Forze di lavoro potenziali
Una percentuale pari al 24,8% è costituita dalle forze di lavoro potenziali, in gran parte costituite da persone che sarebbero disponibili a lavorare immediatamente se si presentasse l’occasione e che probabilmente sono costrette ad accettare lavori non regolari. Sono persone con caratteristiche non molto diverse da quelle dei disoccupati dai quali si distinguono solo per non aver cercato attivamente un’occupazione: è probabile che nel Mezzogiorno i canali formali di ricerca del lavoro non funzionino e siano più efficaci quelli legati alle reti di parenti, amici e conoscenti.
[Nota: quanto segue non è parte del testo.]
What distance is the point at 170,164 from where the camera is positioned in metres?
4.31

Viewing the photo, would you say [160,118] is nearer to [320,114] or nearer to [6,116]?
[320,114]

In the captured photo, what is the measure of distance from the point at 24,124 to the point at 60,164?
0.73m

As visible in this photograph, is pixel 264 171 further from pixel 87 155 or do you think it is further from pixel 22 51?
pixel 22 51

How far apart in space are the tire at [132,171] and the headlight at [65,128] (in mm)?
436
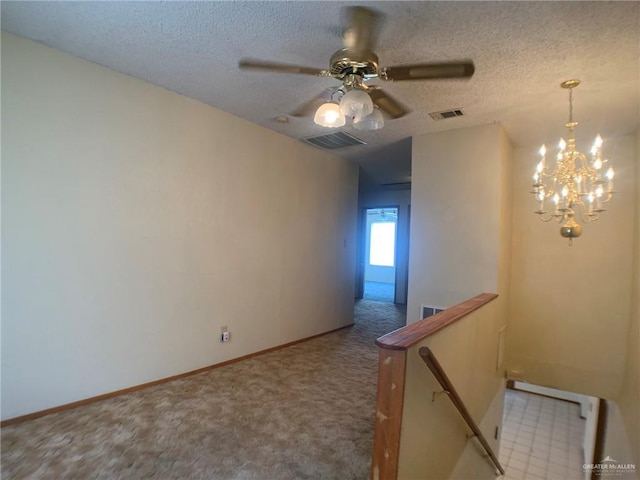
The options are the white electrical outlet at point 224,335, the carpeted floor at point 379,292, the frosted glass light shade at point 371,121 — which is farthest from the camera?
the carpeted floor at point 379,292

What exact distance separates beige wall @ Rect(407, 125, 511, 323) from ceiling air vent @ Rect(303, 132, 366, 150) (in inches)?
30.4

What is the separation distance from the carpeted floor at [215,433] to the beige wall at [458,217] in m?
1.38

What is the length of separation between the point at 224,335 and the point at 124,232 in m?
1.42

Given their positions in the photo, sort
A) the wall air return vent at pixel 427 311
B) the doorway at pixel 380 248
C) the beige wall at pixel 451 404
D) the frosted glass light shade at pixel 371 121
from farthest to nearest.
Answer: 1. the doorway at pixel 380 248
2. the wall air return vent at pixel 427 311
3. the frosted glass light shade at pixel 371 121
4. the beige wall at pixel 451 404

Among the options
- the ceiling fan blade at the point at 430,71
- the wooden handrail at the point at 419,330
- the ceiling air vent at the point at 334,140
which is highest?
the ceiling air vent at the point at 334,140

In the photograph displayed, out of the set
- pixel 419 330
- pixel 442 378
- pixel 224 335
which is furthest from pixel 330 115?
pixel 224 335

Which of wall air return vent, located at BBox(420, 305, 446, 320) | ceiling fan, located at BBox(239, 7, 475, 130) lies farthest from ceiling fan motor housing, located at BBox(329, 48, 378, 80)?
wall air return vent, located at BBox(420, 305, 446, 320)

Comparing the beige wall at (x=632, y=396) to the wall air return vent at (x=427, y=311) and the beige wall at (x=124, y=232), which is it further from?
the beige wall at (x=124, y=232)

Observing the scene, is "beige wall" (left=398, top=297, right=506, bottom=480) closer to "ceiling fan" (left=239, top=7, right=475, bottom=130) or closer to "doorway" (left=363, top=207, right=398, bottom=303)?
"ceiling fan" (left=239, top=7, right=475, bottom=130)

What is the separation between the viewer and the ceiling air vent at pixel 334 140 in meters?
3.91

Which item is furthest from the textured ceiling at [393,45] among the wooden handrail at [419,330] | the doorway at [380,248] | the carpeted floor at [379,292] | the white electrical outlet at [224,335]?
the doorway at [380,248]

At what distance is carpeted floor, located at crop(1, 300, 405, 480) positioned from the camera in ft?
5.91

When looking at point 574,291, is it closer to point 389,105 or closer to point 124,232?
point 389,105

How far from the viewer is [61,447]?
193cm
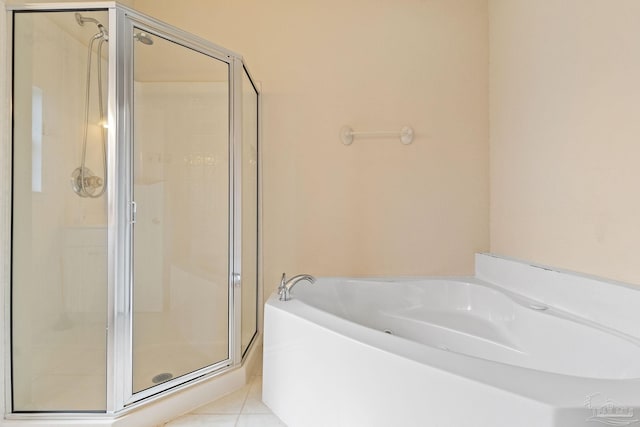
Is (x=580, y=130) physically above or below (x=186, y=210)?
above

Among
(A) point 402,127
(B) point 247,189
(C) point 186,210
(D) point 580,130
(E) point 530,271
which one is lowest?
(E) point 530,271

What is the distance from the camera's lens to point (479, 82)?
2232 millimetres

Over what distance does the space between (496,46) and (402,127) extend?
32.8 inches

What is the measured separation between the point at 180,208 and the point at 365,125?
142 centimetres

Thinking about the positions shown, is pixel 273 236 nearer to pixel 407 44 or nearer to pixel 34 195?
pixel 34 195

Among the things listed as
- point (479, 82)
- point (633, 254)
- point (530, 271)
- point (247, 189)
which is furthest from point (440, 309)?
point (479, 82)

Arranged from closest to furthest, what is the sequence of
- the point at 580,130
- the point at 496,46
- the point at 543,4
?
the point at 580,130
the point at 543,4
the point at 496,46

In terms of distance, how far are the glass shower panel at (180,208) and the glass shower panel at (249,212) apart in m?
0.14

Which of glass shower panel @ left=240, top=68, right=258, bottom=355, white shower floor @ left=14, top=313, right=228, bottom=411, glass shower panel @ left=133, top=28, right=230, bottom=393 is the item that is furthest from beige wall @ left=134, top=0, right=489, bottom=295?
white shower floor @ left=14, top=313, right=228, bottom=411

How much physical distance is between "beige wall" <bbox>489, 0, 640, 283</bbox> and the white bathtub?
17cm

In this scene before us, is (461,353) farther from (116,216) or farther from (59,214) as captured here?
(59,214)

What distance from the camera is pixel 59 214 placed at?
1540 millimetres

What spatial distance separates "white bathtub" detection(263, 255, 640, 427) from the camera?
2.39ft

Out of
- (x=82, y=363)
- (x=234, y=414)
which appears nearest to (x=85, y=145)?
(x=82, y=363)
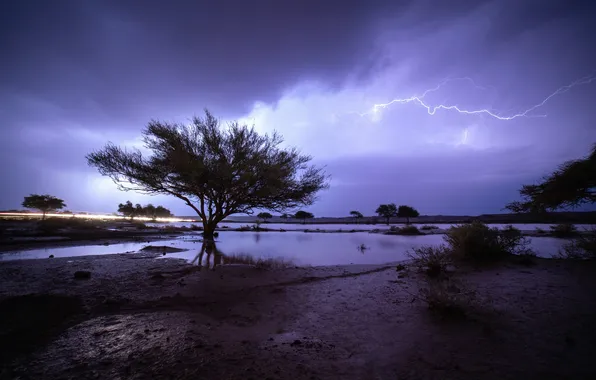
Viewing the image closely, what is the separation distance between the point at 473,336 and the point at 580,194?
9552 mm

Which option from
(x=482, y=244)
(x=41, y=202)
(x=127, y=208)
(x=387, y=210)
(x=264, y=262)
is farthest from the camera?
(x=387, y=210)

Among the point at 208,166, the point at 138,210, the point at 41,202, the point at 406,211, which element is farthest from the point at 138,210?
the point at 406,211

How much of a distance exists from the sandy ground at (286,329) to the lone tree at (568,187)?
4.11 meters

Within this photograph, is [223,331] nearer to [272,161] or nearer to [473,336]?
[473,336]

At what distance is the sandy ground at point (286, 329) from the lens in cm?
217

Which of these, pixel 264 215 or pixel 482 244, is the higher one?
pixel 264 215

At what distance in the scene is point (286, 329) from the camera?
128 inches

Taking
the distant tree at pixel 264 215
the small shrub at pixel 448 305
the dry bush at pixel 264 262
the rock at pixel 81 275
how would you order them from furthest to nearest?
the distant tree at pixel 264 215 < the dry bush at pixel 264 262 < the rock at pixel 81 275 < the small shrub at pixel 448 305

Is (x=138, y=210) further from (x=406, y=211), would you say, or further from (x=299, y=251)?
(x=406, y=211)

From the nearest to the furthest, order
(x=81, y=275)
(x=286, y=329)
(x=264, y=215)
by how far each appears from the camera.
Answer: (x=286, y=329) → (x=81, y=275) → (x=264, y=215)

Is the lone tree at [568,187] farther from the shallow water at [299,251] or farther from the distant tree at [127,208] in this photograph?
the distant tree at [127,208]

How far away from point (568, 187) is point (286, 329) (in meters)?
10.7

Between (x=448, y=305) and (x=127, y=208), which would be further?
(x=127, y=208)

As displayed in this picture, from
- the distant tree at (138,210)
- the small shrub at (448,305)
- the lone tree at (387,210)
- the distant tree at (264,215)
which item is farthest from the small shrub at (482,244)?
the distant tree at (138,210)
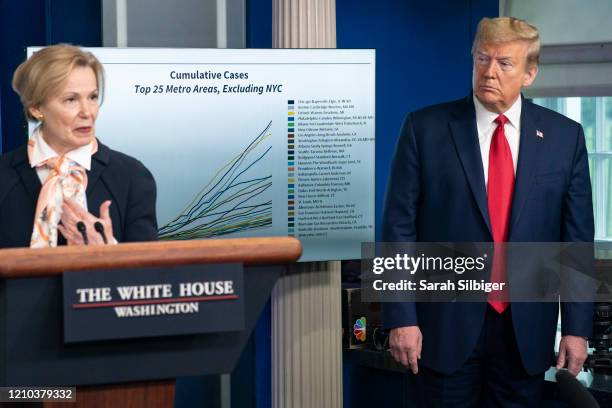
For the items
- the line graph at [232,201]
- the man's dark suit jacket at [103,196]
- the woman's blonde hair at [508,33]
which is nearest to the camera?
the man's dark suit jacket at [103,196]

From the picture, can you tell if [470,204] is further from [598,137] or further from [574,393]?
[598,137]

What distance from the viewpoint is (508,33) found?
2.57 metres

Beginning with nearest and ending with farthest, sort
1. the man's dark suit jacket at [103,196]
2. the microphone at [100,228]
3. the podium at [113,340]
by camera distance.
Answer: the podium at [113,340], the microphone at [100,228], the man's dark suit jacket at [103,196]

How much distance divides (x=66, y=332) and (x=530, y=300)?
1.79 meters

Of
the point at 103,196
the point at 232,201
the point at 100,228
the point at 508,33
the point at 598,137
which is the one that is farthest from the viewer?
the point at 598,137

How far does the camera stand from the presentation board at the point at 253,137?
323cm

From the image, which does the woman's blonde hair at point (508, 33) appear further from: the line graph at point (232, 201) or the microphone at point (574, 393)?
the microphone at point (574, 393)

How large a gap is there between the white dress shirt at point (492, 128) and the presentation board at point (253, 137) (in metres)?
0.83

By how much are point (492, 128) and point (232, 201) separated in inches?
41.7

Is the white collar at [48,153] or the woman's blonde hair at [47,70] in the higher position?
the woman's blonde hair at [47,70]

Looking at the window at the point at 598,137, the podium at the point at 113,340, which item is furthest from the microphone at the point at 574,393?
the window at the point at 598,137

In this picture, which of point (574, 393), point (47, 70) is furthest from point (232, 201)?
point (574, 393)

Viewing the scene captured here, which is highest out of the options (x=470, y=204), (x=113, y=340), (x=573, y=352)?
(x=470, y=204)

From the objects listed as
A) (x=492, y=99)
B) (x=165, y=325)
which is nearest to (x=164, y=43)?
(x=492, y=99)
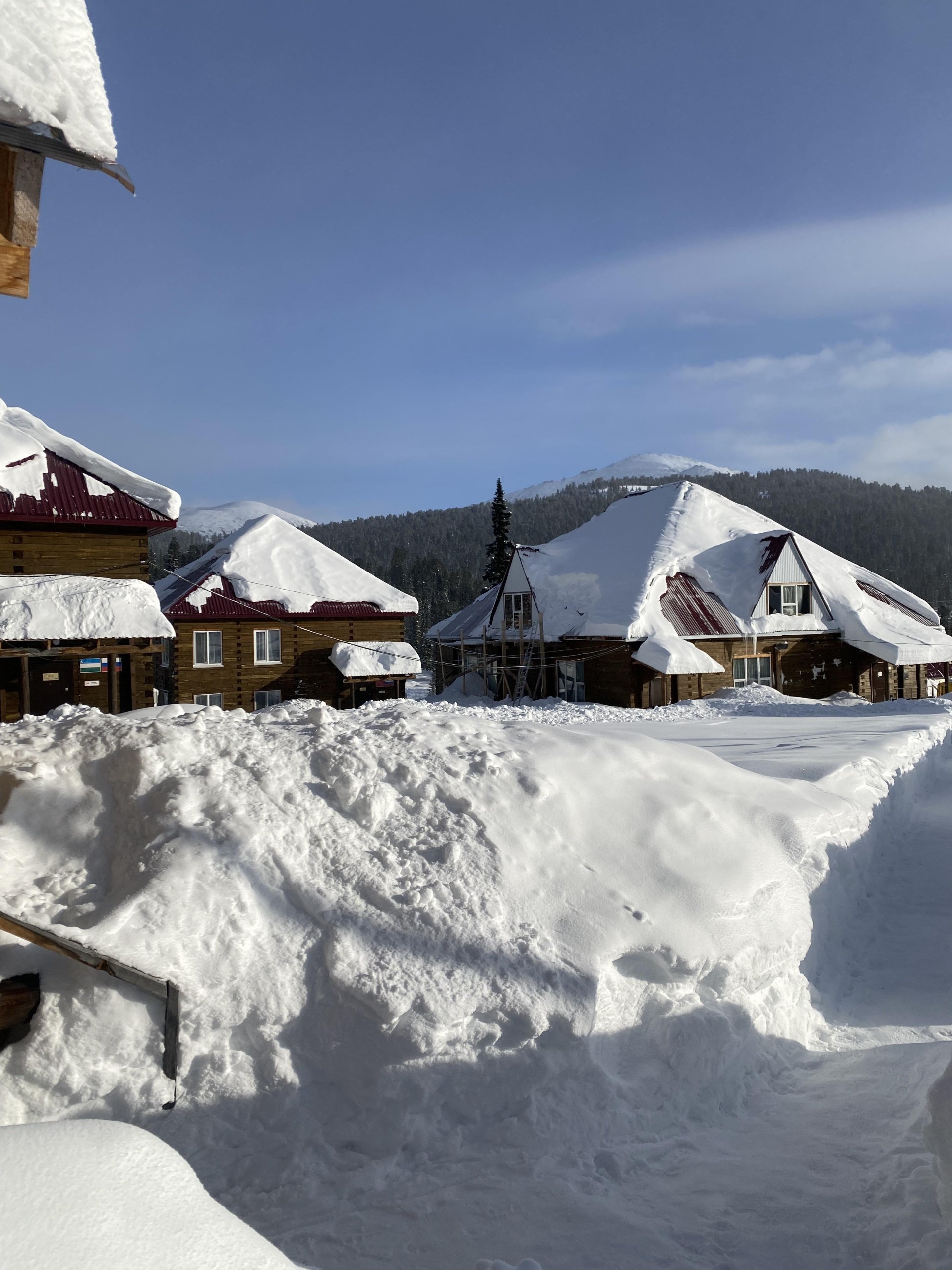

Le madri del Mezzogiorno inattive non disponibili a lavorare sono pari al 31,4%. Le percentuali di forze di lavoro potenziali del Nord (6,7%) e nel Centro (9,5%) sono molto più contenute: di conseguenza, la quota d’inattivi non disponibili a lavorare si riduce in misura minore rispetto alle forze di lavoro, passando al 18,5% nel Nord e al 19,9% nel Centro. Le forze di lavoro allargate (forze di lavoro + forze di lavoro potenziali) sono, di conseguenza, nel Mezzogiorno pari al 68,6%, quota inferiore di 13 punti rispetto a quella che si osserva nel Nord (81,5%).